By Selwyn Black, Esq. and Nathan Gately, Esq.
Carroll & O’Dea Lawyers
Sydney, Australia
The NSW Court of Appeal in Stolyar v Towers [2018] NSWCA 6 considered whether an easement over residential land for the purposes of standing, parking or garaging vehicles was invalid because that easement either amounted to a joint occupation, or substantially deprived the servient owner of rights of proprietorship or possession of the servient land.
To be legally recognised and enforceable, an easement must;
- There must be a dominant and a servient tenement;
- A benefit must flow to the dominant tenement by way of better enjoyment of that tenement;
- The dominant and servient tenements must not be owned by the same persons; and
- The right created over land must be of a ‘nature’ accepted as capable of supporting a grant, nature including both the use and the extent to which the servient tenement is affected by that use.
Whilst there is no doubt that a right to park is an accepted use, the question on this appeal was whether the extent of that right was such that it left the servient tenement owner without any reasonable use of his land at all in circumstances where the servient tenement owner could not make a three-point turn in his CLS 500 Mercedes without encroaching upon the easement.

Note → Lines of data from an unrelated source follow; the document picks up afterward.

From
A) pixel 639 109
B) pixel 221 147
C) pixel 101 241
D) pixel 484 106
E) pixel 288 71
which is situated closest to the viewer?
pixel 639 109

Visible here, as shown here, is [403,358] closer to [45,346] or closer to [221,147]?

The appellants advanced an argument along lines successfully used in the previous case of Clos Farming Estates, that the extent of interference with the rights of ownership of the easement area is such as to deny them the reasonable use of those parts of the servient tenement.

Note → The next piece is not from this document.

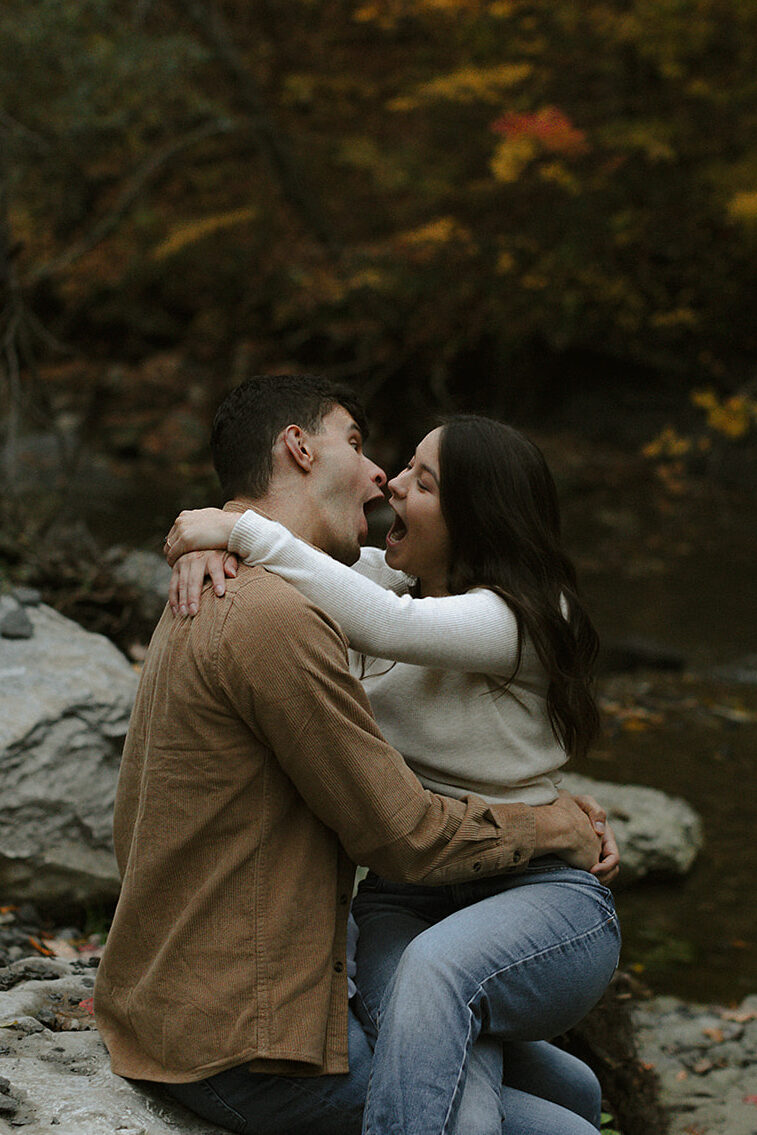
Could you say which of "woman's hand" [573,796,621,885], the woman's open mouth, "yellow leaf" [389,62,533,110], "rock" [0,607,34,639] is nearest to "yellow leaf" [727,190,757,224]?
"yellow leaf" [389,62,533,110]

As to evidence on this point, the Court of Appeal found no reason to doubt the relevant findings of Darke J, in relation to level of interference with the use of the servient tenement in its entirety as well as the area actually affected by the easement, that the servient tenement could still be reasonably used because the land contains a two-storey house, gardens and a pool, and the servient owner retains the right to access, to store and to build structures over, under and upon the easement. It was further noted that no evidence had been adduced as to whether or not the appellant’s car could be turned around by an alternate means, including by repairing the large turntable installed for that purpose or by making a more-than-three-point turn.

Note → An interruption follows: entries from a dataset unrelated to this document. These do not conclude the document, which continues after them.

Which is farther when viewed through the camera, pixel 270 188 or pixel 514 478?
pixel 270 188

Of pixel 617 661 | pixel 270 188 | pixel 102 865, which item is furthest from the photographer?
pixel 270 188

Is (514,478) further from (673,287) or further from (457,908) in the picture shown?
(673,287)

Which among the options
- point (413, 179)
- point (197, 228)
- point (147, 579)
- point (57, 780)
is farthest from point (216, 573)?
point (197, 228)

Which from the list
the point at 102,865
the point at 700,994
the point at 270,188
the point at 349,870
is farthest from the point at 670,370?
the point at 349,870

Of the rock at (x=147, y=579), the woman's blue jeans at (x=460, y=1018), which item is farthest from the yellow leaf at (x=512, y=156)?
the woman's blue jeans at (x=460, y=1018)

The Court of Appeal also made the following helpful remarks:
- the date at which the validity of an easement is to be assessed is the date of the grant;
- an easement is to be construed having regard to the physical facts and circumstances existing at the date of the grant (extrinsic evidence to be ignored when construing registered terms in relation to Torrens Title land); and
- the Court knows no authority for the proposition that it may declare an easement “partially invalid” and no such order may be made.